On a new line for each test case, print YES if A can be fully sorted. Otherwise, print NO.

HackerRank Larry’s Array problem solution in Python programming.

#!/bin/python3

import sys

def canSort(l):
    s = sorted(l)
    for i in s[:-2]:
        if l.index(i) % 2:
            l.remove(i)
            l[0],l[1]=l[1],l[0]
        else:
            l.remove(i)
    if l[0]<l[1]:
        return True
    else:
        return False

if __name__ == "__main__":
    t = int(sys.stdin.readline().strip())
    for _ in range(t):
        n = int(sys.stdin.readline().strip())
        A = list(map(int, sys.stdin.readline().split()))
        if canSort(A):
            print("YES")
        else:
            print("NO")

Larry’s Array problem solution in Java Programming.

import java.io.*;
import java.util.*;

public class Solution {

    public static void main(String[] args) {
        /* Enter your code here. Read input from STDIN. Print output to STDOUT. Your class should be named Solution. */
        Scanner scan = new Scanner(System.in);
        int c = Integer.parseInt(scan.nextLine());
        for(int i=0;i<c;i++){
            int n = Integer.parseInt(scan.nextLine());
            String[] sp = scan.nextLine().split("\s+");
            LinkedList<Integer> ll = new LinkedList<Integer>();
            for(int j=0;j<n;j++)ll.add(Integer.parseInt(sp[j]));
            for(int j=0;j<n-2;j++){
                if(ll.get(j)!=j+1){
                    int index = findIndex(ll,j+1);
                    if((index-j)%2==0){
                        int val = ll.remove(index);
                        ll.add(j,val);
                    }
                    else{
                        int val =ll.remove(index);
                        ll.add(j,val);
                        int tmp = ll.remove(j+2);
                        ll.add(j+1,tmp);
                        
                    }
                }
            }
            String res = "YES";
            if(ll.get(n-1) != n)res = "NO";
            System.out.println(res);
        }
    }
    public static int findIndex(LinkedList<Integer> ll, int val){
        for(int i=val;i<ll.size();i++)if(ll.get(i)==val)return i;
            return -1;
    }
}

Problem solution in C++ programming.

#include <vector>
#include <algorithm>
#include <cmath>
#include <string>
#include <sstream>
#include <iostream>
#include <iomanip>
#include <queue>
#include <map>
#include <set>
#include <list>
#include <utility>
#include <numeric>
#include <fstream>

using namespace std;

#define		ALL(c)	(c).begin(),(c).end()
#define		SZ(c)	int((c).size())
#define		LEN(s)	int((s).length())
#define		FOR(i,n)	for(int i=0;i<(n);++i)
#define		FORD(i,a,b)	for(int i=(a);i<=(b);++i)
#define		FORR(i,a,b)	for(int i=(b);i>=(a);--i)

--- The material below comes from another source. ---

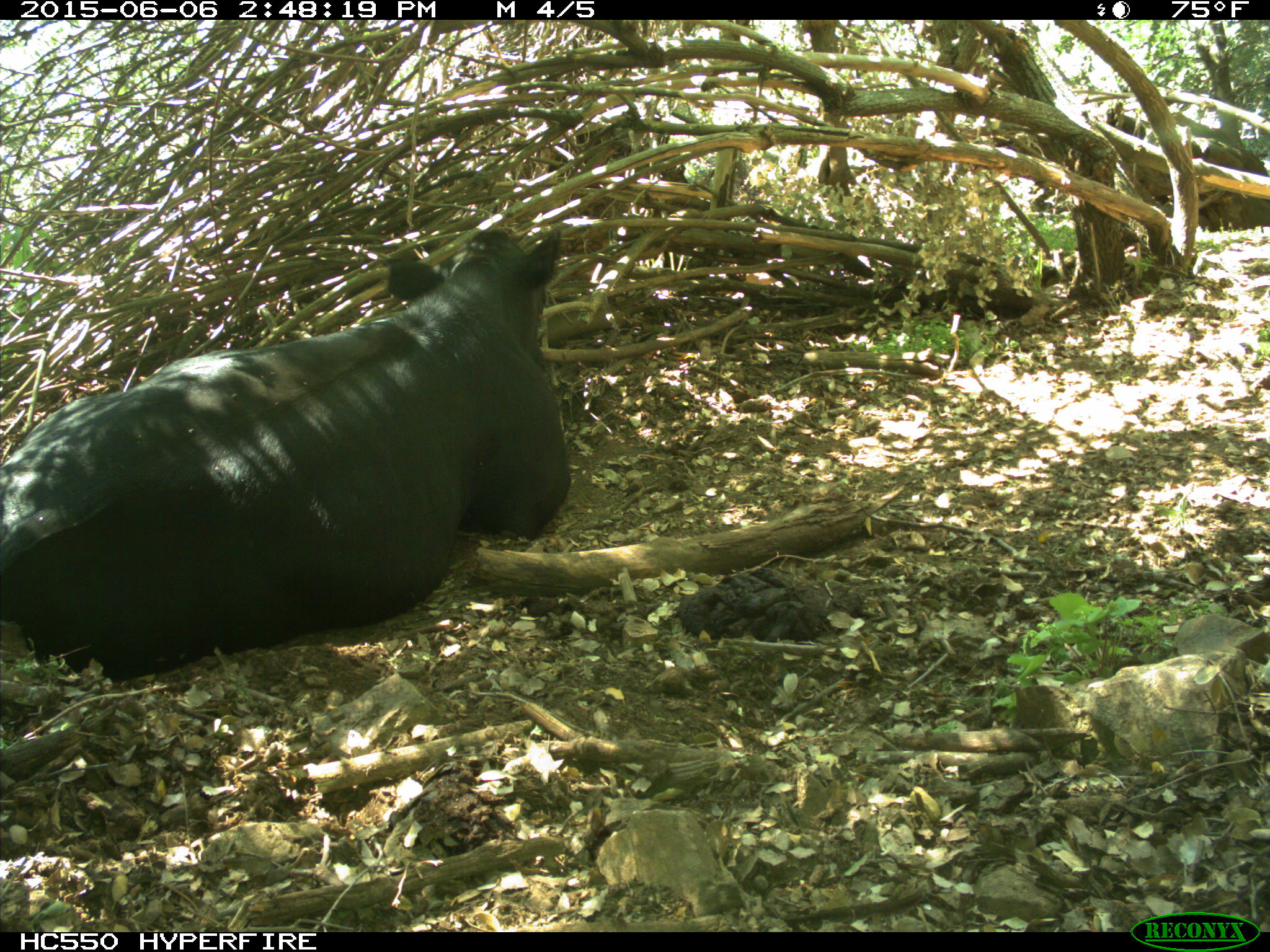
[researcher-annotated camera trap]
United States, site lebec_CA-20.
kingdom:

typedef istringstream iss;
typedef ostringstream oss;
typedef long double ld;
typedef long long i64;
typedef pair<int,int> pii;

typedef vector<i64> vi;
typedef vector<vi> vvi;
typedef vector<vvi> vvvi;
typedef vector<vvvi> vvvvi;

typedef vector<string> vs;

int main()
{
	//freopen("input.txt", "r", stdin);
	ios_base::sync_with_stdio(0);

	int T;
	cin >> T;
	FOR(tt, T)
	{
		int n;
		cin >> n;
		vi a(n);
		FOR(i, n) cin >> a[i];
		int r = 0;
		FOR(i, n) FORD(j, i+1, n-1) if (a[i] > a[j]) r++;
		cout << (r % 2 == 0 ? "YES" : "NO") << endl;
	}

	return 0;	
}

Problem solution in C programming.

#include <stdio.h>
#include <string.h>
#include <math.h>
#include <stdlib.h>

int main() {
    int t;
    scanf("%d", &t);
    for (int a0 = 0; a0 < t; a0++){
        int n;
        scanf("%d", &n);
        int A[n];
        for (int i = 0; i < n; i++){
            scanf("%d", &A[i]);
        }
        int aux, permutation = 0;
        for (int i = 0; i < n - 1; i++){
            if (A[i] != i + 1){
                for (int j = i + 1; j < n; j++){
                    if (A[j] == i + 1){
                        aux = A[i];
                        A[i] = A[j];
                        A[j] = aux;
                        permutation++;
                    }
                }
            }
        }
        if (permutation % 2 == 0){
            printf("YES");
        }
        else {
            printf("NO");
        }
        printf("n");
    } 
    return 0;
}

Problem solution in JavaScript programming.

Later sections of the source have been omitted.